*AIM OF THE EXERCISE*
Rewrite the stretch of items from the line containing "In this recorded" through the end of the items, substituting "lowest" for "bottommost" and leaving everything else unchanged.

*EXERCISE MATERIALS*
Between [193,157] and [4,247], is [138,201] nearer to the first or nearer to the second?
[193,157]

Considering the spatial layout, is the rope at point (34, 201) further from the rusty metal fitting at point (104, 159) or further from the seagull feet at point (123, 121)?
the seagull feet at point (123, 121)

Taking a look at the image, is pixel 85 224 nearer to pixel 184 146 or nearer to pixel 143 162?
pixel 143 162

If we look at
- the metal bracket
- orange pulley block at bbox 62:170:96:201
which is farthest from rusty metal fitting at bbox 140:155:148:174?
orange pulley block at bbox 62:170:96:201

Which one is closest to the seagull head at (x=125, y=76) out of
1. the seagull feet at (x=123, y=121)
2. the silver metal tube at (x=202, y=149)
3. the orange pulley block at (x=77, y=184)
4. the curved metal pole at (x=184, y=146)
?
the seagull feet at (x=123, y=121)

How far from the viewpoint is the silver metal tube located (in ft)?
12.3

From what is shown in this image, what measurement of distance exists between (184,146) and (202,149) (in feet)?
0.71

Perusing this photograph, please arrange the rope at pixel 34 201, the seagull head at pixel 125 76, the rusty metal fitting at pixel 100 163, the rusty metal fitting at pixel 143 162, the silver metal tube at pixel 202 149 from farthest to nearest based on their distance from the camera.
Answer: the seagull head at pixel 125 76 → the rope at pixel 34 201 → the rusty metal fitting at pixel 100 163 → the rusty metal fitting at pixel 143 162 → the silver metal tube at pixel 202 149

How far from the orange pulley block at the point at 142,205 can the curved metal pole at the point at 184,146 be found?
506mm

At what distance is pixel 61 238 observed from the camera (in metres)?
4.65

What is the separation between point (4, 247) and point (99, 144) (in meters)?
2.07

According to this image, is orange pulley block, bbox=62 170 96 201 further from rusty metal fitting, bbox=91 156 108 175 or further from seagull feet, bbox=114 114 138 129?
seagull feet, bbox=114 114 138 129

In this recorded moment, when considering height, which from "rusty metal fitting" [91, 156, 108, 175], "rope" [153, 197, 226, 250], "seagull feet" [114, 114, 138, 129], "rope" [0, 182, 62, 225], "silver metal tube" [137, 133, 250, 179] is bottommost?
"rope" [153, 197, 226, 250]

*OUTPUT BELOW*
In this recorded moment, when considering height, which from "rusty metal fitting" [91, 156, 108, 175], "rope" [153, 197, 226, 250], "seagull feet" [114, 114, 138, 129], "rope" [0, 182, 62, 225], "silver metal tube" [137, 133, 250, 179] is lowest?
"rope" [153, 197, 226, 250]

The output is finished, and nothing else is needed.